EXPLAIN ANALYZE tells you exactly why it’s slow:
Seq Scan on diagnoses (... rows=1683094 ...)
Seq Scan on treatments (... rows=322841 ...)
Two sequential scans over the full fact tables, every single time anyone asks the question. On the ~3M-row dataset that’s about 66 ms. Not a catastrophe at this size — but it grows linearly with the data, and Komodo-scale claims data is 50 billion encounters, not three million. Linear is the enemy.
Stage 1: targeted indexes (and the trap)
The cohort predicate is selective — diabetics are a fraction of all patients, and
E11 diagnoses are a small slice of all diagnoses — so the obvious move is to stop
scanning and start seeking:
CREATE INDEX idx_dx_code_patient_date
ON diagnoses (icd10_code text_pattern_ops, patient_id, dx_date);
CREATE INDEX idx_tx_drug_patient_date
ON treatments (drug_code, patient_id, tx_date);
Note text_pattern_ops. The cohort filter is a left-anchored LIKE 'E11%', and
under a non-C collation a plain btree on icd10_code cannot serve a LIKE
prefix range. Build the index the default way and you’ll watch the planner ignore
it and keep scanning — the classic “I added an index and nothing happened” bug.
The text_pattern_ops opclass makes the prefix range usable.
With the indexes in place the plan flips to bitmap index scans and the query drops to about 27 ms — a 2.5× win. Real, and free. But here’s the part most people miss.
The lesson hiding in the scaling curve
I ran the same before/after at a larger scale, and the index win shrank: 2.5× at 3M rows became 1.3× at 10M. That’s not noise — it’s the whole point. Indexes fix the scan, not the query. They get you to the right rows faster, but they do nothing about the fundamental cost of re-running a grouped join over millions of fact rows on every request. As the data grows, the aggregate work dominates and the index’s share of the time shrinks toward nothing.
If your slow analytic is a repeated aggregation, indexing is a down payment, not the fix. The fix is to stop doing the work.
Stage 2: precompute the hot path
The journey question always resolves to exactly one row per cohort patient:
(patient_id, index_dx, first_metformin_after_index, days_to_tx). So compute that
once and read it forever:
CREATE MATERIALIZED VIEW patient_journey AS
... the expensive grouped join, exactly once ...;
CREATE UNIQUE INDEX ON patient_journey (patient_id);
Now the analytic scans one small, purpose-built table instead of joining two giant ones. It runs in about 2 ms — roughly 30× faster than the naive query — and that speedup holds as the data grows, because the read no longer touches the fact tables at all. This is the same discipline as caching a hot aggregate or denormalizing a rollup column: pay the join once at refresh time, read it a million times for free. It’s what makes analytics “feel instant,” and it’s the honest core of any healthcare-specific compute engine.

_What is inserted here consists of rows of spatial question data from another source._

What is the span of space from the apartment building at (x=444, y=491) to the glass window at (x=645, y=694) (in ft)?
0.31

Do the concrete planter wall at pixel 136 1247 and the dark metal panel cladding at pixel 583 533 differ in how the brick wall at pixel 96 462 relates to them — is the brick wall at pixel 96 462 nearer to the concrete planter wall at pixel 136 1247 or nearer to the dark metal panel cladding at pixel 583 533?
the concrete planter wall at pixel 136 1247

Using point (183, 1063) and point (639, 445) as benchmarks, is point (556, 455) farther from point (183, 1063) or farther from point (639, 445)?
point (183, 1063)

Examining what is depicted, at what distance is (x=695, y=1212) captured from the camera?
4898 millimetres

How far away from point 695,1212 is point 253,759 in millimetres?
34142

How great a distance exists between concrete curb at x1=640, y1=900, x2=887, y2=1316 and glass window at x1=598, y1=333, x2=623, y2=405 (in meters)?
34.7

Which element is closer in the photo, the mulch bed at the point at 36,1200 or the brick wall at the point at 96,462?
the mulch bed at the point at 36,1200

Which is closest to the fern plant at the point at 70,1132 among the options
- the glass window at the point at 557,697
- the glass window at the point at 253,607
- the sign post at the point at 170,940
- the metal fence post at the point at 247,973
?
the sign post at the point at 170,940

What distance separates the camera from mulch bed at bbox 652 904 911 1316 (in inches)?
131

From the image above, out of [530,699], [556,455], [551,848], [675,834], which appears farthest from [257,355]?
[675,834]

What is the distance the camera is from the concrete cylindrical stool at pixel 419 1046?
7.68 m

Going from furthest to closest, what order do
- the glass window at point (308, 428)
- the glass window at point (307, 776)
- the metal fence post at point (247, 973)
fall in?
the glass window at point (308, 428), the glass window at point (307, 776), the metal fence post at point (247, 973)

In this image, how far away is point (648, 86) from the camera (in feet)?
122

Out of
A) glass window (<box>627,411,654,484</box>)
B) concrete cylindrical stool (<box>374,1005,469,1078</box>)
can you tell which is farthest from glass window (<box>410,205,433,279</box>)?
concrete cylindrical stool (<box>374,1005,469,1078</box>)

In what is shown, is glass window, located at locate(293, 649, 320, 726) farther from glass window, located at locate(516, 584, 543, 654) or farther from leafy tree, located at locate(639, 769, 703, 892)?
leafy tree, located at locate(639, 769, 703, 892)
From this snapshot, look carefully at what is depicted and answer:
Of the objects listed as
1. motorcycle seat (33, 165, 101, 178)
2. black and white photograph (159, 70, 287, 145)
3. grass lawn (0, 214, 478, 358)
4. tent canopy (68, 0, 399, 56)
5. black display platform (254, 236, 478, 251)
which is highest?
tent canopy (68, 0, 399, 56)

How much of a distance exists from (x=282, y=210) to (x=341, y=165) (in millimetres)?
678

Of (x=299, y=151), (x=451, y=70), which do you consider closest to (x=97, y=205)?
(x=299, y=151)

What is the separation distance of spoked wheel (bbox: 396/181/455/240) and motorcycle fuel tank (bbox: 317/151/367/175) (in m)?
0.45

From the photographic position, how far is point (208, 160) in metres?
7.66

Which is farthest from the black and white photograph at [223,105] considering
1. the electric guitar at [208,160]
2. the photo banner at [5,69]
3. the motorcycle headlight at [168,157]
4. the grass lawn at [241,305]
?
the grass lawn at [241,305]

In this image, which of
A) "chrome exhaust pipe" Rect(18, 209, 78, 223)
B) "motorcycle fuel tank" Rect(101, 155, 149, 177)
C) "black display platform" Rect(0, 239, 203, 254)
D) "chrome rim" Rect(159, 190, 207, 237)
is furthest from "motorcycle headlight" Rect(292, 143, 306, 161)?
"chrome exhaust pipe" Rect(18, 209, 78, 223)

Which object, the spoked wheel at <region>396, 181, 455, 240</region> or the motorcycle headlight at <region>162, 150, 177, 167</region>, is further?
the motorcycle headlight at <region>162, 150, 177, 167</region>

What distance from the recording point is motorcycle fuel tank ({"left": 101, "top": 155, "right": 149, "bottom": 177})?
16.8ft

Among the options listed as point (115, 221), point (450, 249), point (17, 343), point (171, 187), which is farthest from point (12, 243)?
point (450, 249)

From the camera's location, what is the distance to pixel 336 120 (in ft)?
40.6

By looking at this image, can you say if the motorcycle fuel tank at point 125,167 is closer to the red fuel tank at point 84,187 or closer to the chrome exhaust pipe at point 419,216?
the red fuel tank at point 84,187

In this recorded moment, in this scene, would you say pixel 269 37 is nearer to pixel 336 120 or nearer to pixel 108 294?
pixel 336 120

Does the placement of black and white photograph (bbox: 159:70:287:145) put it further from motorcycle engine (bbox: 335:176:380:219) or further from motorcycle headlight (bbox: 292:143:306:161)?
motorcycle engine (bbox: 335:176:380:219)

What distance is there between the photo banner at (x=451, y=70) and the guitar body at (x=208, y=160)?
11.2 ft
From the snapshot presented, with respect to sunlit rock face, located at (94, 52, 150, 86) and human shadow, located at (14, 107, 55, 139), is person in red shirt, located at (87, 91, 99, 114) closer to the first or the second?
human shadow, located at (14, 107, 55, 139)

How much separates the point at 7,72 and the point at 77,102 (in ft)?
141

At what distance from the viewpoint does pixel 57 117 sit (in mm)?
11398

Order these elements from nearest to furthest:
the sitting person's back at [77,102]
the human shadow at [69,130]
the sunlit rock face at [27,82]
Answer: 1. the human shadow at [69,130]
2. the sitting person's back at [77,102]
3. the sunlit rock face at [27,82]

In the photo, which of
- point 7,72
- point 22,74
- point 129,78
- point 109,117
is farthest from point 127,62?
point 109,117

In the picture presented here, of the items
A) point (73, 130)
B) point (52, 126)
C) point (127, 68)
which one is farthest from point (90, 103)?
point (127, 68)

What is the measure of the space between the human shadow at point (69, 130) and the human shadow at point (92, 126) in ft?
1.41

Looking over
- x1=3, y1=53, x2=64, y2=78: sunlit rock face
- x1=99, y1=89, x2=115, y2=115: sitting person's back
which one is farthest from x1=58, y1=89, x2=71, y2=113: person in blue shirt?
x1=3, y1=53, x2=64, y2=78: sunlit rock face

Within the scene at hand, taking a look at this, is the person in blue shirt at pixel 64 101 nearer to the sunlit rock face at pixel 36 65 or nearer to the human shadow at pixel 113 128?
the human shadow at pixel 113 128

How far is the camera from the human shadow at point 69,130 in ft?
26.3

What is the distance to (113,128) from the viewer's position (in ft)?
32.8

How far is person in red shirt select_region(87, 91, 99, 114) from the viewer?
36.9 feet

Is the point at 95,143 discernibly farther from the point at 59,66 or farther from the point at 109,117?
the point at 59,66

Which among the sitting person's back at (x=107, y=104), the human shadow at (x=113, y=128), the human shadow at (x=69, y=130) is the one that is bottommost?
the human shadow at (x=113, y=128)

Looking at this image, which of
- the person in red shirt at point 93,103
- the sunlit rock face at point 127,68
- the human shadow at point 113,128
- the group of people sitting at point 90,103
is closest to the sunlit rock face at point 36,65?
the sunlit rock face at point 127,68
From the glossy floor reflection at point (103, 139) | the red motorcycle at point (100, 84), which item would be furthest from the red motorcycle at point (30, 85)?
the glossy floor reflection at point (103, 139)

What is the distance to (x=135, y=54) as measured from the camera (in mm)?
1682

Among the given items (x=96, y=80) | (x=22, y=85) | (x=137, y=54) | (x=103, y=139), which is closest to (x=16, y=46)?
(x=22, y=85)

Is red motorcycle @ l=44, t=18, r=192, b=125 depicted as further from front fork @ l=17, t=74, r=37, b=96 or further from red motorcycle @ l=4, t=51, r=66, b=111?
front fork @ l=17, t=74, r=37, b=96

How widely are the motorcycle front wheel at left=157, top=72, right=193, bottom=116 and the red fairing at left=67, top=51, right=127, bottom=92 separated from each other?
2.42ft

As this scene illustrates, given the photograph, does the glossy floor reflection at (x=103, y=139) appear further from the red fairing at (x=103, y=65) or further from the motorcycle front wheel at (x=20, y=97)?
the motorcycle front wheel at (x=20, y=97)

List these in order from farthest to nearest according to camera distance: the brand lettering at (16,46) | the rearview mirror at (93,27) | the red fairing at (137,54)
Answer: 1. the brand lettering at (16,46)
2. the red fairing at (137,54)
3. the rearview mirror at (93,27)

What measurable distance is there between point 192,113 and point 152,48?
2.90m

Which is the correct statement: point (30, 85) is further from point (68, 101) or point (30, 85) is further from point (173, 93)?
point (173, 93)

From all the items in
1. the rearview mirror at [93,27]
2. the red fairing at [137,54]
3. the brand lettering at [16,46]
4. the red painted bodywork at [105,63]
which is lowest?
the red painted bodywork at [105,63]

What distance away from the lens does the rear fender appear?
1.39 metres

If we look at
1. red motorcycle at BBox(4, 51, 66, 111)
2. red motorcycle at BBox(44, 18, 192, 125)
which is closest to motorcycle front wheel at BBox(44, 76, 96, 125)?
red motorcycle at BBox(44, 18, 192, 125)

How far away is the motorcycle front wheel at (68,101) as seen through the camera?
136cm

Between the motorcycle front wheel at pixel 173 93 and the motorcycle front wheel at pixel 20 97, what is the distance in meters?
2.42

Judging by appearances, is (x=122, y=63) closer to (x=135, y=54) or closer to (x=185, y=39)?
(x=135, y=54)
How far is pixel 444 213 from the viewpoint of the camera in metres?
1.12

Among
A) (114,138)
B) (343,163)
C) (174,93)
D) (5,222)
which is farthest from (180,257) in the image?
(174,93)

The unique index isn’t decoration either — it’s what lets you
REFRESH MATERIALIZED VIEW CONCURRENTLY in production, so the nightly (or
incremental) refresh never blocks the dashboards reading the view.
The rule that makes it real
Here’s the part I care about most. My benchmark computes a five-number summary — cohort size, treated count, treatment-gap count, median and p95 days-to-treatment — under all three physical designs, and it will not print a single timing unless the naive, indexed, and rollup queries return byte-identical answers. On top of that sits a hand-built fixture whose result I derived by hand, pinning every edge case: the pre-index fill that must be excluded, the >90-day gap that counts as both treated and gapped, the patient with two diagnoses indexed on the earlier one, the non-diabetic who must never enter the cohort.
Because when the number is a treatment gap that a pharma team will brief an executive on, “fast” is table stakes. Correct is the product. The optimization only counts if the answer survives it — and the way you know it survived is that you tested it, not that it looked right.